Thermal-hydraulic transient analysis of the FFTF LOFWOS Test #13

Abstract

In the framework of a Coordinate Research Project (CRP) endorsed by the International Atomic Energy Agency (IAEA), the Department of Astronautical, Electrical and Energy Engineering (DIAEE) of Sapienza University of Rome has developed a thermal–hydraulic model of the Fast Flux Test Facility (FFTF). FFTF was a Sodium-cooled Fast Reactor (SFR) developed by the Westinghouse Electric Corporation for the U.S. Department of Energy, which operated from 1980 to 1992. The main mission of the reactor was to prove feasibility and operation of SFR nuclear power plants. For this purpose, FFTF was designed as a flexible system and extensively instrumented, making it attractive for code validation purposes. The proposed benchmark exercise involves a Loss Of Flow Without Scram (LOFWOS) test, performed in 1986. DIAEE has developed and is validating a multiphysics modelling based on a Neutron-Kinetic/Thermal-Hydraulic (NK/TH) coupling approach with RELAP5-3D© and PHISICS codes.

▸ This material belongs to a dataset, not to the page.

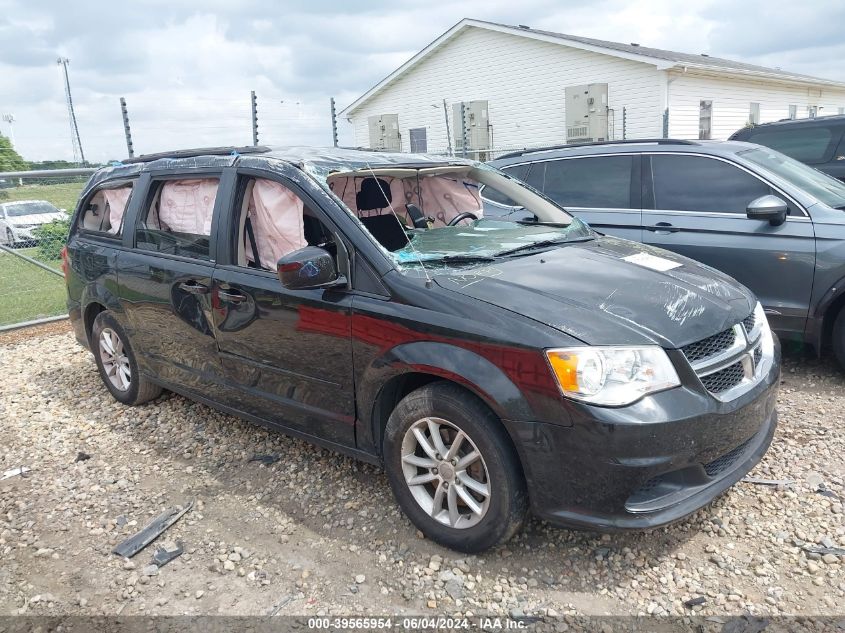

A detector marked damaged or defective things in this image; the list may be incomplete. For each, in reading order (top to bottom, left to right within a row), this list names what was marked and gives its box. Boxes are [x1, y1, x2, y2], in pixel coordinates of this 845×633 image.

shattered windshield [318, 160, 592, 272]
dented hood [436, 236, 752, 348]
damaged black minivan [64, 146, 780, 552]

The present paper deals with the assessment of the standalone TH modelling, establishing the basis for the next NK/TH phase. Steady-state results have been compared with benchmark specifications, proving the adequacy of the model calibration. After that, the comparison between transient simulation and experimental data has highlighted an overall good agreement, demonstrating the capability of the developed TH nodalization to reproduce the FFTF LOFWOS Test #13. Outside of the parameters selected for the comparison in the benchmark exercise, outlet plenum thermal stratification and sodium free surface motion within Gas Expansion Modules (GEM) have been analysed, providing useful outcomes for the understanding of the transient event and for future perspectives.